[Data extracted from a collection]

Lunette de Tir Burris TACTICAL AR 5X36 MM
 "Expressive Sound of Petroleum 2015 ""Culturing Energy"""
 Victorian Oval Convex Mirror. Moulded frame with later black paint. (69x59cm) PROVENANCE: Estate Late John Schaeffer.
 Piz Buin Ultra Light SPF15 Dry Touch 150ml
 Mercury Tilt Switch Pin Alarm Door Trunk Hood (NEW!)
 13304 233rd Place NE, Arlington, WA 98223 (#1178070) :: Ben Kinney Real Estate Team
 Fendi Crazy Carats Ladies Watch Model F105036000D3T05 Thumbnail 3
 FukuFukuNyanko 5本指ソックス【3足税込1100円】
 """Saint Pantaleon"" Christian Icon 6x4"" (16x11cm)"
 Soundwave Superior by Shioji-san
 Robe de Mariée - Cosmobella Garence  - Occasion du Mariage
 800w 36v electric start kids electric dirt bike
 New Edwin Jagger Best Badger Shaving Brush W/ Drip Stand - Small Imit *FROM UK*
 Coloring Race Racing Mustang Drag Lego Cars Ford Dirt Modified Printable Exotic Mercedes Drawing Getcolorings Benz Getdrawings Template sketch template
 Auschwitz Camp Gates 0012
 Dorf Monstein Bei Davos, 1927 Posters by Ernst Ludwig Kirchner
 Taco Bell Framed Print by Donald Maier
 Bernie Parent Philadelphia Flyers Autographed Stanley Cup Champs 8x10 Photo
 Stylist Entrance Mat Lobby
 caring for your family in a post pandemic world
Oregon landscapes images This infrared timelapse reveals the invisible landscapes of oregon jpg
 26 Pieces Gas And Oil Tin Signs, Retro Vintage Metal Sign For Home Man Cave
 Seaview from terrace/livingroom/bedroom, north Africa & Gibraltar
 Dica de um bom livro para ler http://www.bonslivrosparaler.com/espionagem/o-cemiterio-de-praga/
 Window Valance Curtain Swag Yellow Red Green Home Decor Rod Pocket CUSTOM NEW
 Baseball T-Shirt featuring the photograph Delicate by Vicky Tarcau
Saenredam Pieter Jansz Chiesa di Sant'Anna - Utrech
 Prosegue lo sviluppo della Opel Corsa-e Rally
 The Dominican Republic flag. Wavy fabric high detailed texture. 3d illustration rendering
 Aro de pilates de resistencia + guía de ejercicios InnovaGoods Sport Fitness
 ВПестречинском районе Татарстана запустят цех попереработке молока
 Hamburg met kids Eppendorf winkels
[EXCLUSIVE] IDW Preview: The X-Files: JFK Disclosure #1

■ **Instructions for the task**
All lines that contain the word "Home" must be copied from the records above.

■ **Result**
 26 Pieces Gas And Oil Tin Signs, Retro Vintage Metal Sign For Home Man Cave
 Window Valance Curtain Swag Yellow Red Green Home Decor Rod Pocket CUSTOM NEW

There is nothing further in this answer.